Zhou et al. (open source) do an interesting experiment on mindfulness and brain network control:
Significance
Practicing mindfulness helps individuals regulate attention, thoughts, feelings, and behavior. In recognizing these benefits, various schools, workplaces, and clinics are increasingly teaching mindfulness. How does mindful attention change brain function to support self-regulation? Addressing this question could inform how we teach mindfulness and whom we expect to benefit. We modeled the defining components of mindful experience using tools that probe the structure and function of the brain’s network. In a randomized controlled study of alcohol consumption, we found that a brain network’s dynamic shape predicts individuals’ future alcohol consumption and explains otherwise elusive components of mindful experience, such as being present.

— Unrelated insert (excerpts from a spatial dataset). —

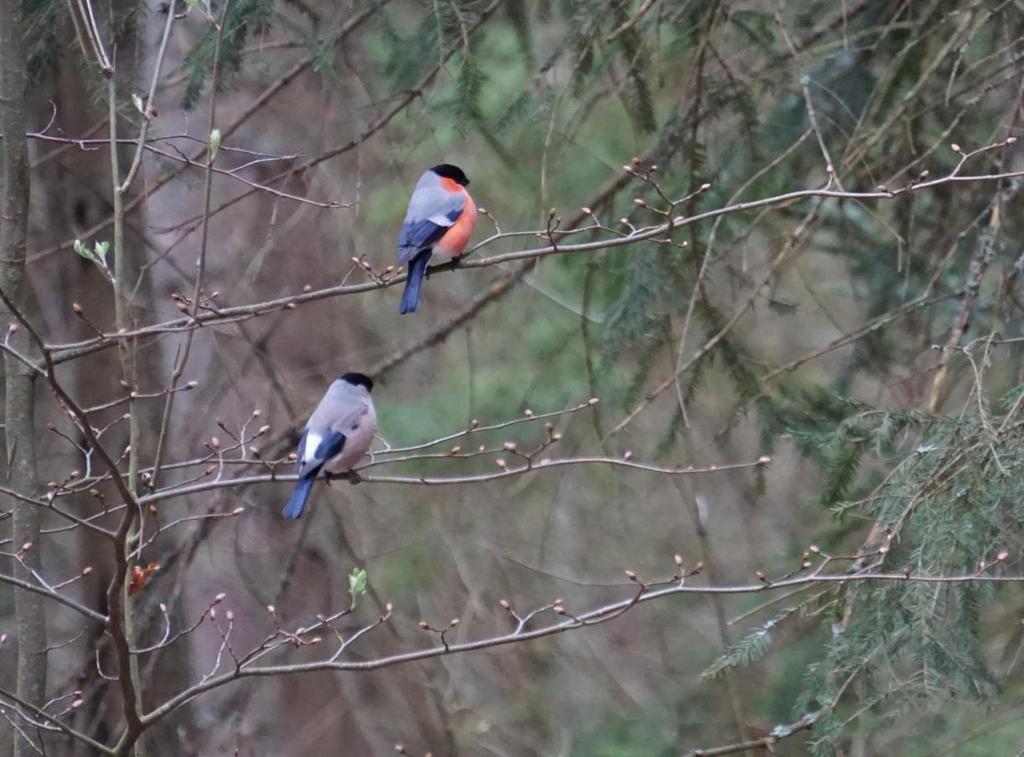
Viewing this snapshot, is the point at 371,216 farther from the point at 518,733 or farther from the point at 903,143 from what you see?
the point at 903,143

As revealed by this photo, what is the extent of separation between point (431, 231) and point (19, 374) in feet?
4.42

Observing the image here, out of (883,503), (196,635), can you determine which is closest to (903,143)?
(883,503)

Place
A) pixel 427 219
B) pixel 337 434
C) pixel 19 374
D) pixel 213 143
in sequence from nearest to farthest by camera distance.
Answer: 1. pixel 213 143
2. pixel 19 374
3. pixel 337 434
4. pixel 427 219

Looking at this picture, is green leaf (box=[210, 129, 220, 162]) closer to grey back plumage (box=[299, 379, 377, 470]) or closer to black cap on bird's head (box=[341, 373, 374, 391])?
grey back plumage (box=[299, 379, 377, 470])

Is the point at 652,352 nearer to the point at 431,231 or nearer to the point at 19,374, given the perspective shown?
the point at 431,231

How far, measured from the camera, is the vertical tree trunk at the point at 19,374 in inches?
119

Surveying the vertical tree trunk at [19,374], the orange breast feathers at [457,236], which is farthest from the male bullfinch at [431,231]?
the vertical tree trunk at [19,374]

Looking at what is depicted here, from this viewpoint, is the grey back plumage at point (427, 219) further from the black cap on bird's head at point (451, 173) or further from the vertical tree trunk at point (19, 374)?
the vertical tree trunk at point (19, 374)

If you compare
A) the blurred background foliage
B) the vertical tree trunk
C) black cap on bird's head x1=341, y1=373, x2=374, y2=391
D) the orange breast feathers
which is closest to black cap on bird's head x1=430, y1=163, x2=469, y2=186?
the blurred background foliage

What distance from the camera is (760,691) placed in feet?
17.3

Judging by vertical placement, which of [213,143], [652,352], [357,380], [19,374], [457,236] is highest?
[213,143]

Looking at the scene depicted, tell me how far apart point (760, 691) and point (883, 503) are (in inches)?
93.9

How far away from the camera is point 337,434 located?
11.8 feet

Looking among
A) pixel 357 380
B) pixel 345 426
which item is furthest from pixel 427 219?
pixel 345 426
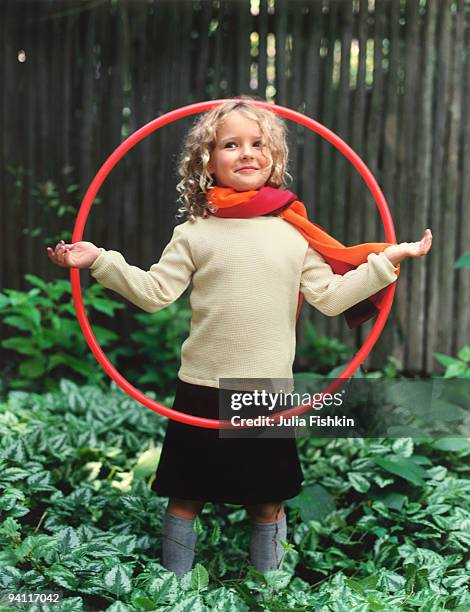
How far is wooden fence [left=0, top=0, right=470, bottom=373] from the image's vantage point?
19.2 ft

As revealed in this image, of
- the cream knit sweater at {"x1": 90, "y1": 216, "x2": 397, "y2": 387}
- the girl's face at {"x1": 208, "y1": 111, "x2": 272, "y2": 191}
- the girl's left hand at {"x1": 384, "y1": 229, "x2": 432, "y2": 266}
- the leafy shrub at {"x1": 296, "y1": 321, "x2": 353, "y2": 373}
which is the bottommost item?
the leafy shrub at {"x1": 296, "y1": 321, "x2": 353, "y2": 373}

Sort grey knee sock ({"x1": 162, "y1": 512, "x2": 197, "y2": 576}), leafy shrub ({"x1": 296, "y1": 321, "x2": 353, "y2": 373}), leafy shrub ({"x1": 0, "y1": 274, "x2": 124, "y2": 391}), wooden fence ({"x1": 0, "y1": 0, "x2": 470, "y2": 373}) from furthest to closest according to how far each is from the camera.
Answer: leafy shrub ({"x1": 296, "y1": 321, "x2": 353, "y2": 373}) → wooden fence ({"x1": 0, "y1": 0, "x2": 470, "y2": 373}) → leafy shrub ({"x1": 0, "y1": 274, "x2": 124, "y2": 391}) → grey knee sock ({"x1": 162, "y1": 512, "x2": 197, "y2": 576})

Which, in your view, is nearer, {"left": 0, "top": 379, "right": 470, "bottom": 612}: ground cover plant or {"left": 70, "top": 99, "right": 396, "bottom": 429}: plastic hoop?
{"left": 0, "top": 379, "right": 470, "bottom": 612}: ground cover plant

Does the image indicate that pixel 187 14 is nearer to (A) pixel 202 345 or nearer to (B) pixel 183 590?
(A) pixel 202 345

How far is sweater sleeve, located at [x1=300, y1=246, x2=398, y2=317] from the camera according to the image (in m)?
3.07

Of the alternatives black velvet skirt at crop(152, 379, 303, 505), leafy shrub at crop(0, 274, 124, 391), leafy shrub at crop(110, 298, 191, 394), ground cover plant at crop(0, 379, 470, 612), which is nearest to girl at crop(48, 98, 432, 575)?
black velvet skirt at crop(152, 379, 303, 505)

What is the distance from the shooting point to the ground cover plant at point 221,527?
296cm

Our results provide new understanding of how mindful attention affects brain function.Abstract
Mindful attention is characterized by acknowledging the present experience as a transient mental event. Early stages of mindfulness practice may require greater neural effort for later efficiency. Early effort may self-regulate behavior and focalize the present, but this understanding lacks a computational explanation. Here we used network control theory as a model of how external control inputs—operationalizing effort—distribute changes in neural activity evoked during mindful attention across the white matter network. We hypothesized that individuals with greater network controllability, thereby efficiently distributing control inputs, effectively self-regulate behavior. We further hypothesized that brain regions that utilize greater control input exhibit shorter intrinsic timescales of neural activity. Shorter timescales characterize quickly discontinuing past processing to focalize the present. We tested these hypotheses in a randomized controlled study that primed participants to either mindfully respond or naturally react to alcohol cues during fMRI and administered text reminders and measurements of alcohol consumption during 4 wk postscan. We found that participants with greater network controllability moderated alcohol consumption. Mindful regulation of alcohol cues, compared to one’s own natural reactions, reduced craving, but craving did not differ from the baseline group. Mindful regulation of alcohol cues, compared to the natural reactions of the baseline group, involved more-effortful control of neural dynamics across cognitive control and attention subnetworks. This effort persisted in the natural reactions of the mindful group compared to the baseline group. More-effortful neural states had shorter timescales than less effortful states, offering an explanation for how mindful attention promotes being present.